Document extract:

···

Do you want to work on this issue?
I am already working on a fix for this issue and will submit a pull request as soon as I am done testing.

Hi @ru57y34nn I think the Marmot team can fix this if you can help us figure out what is the set of affected data. Can you please provide a list of experiments, or another way to identify the data that has this issue? Thank you

Hi @wbwakeman Yeah I can get you a list of all of the affected data, but I am curious what you and/or the Marmot team have in mind for a fix as we would like to avoid altering or duplicating the data files. Also, I have already submitted a pull request with a fix (Pull request #510, which addresses this issue) and I just wanted to make sure that you have already looked at that. Sergey had raised a couple issues in the comments of the pull request but I believe I addressed them and have been waiting on a reply. It sounds like Sergey is not completely opposed to merging the pull request but has stated that we would perhaps have to document these changes to IPFX since they deviate somewhat from the white paper, in which case I think we could do that.

···

Source excerpt:
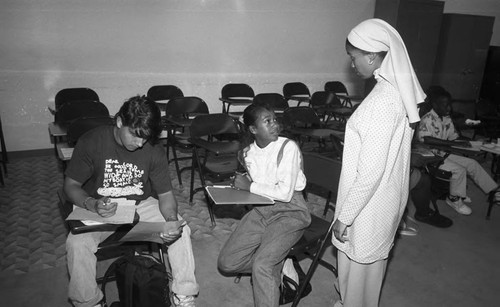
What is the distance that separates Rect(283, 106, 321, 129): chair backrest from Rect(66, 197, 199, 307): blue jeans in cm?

···

Please retype the passage from the pull request discussion above, starting at "Hi @wbwakeman Yeah" and ending at "could do that.", with no changes to its wording or punctuation.

Solution:
Hi @wbwakeman Yeah I can get you a list of all of the affected data, but I am curious what you and/or the Marmot team have in mind for a fix as we would like to avoid altering or duplicating the data files. Also, I have already submitted a pull request with a fix (Pull request #510, which addresses this issue) and I just wanted to make sure that you have already looked at that. Sergey had raised a couple issues in the comments of the pull request but I believe I addressed them and have been waiting on a reply. It sounds like Sergey is not completely opposed to merging the pull request but has stated that we would perhaps have to document these changes to IPFX since they deviate somewhat from the white paper, in which case I think we could do that.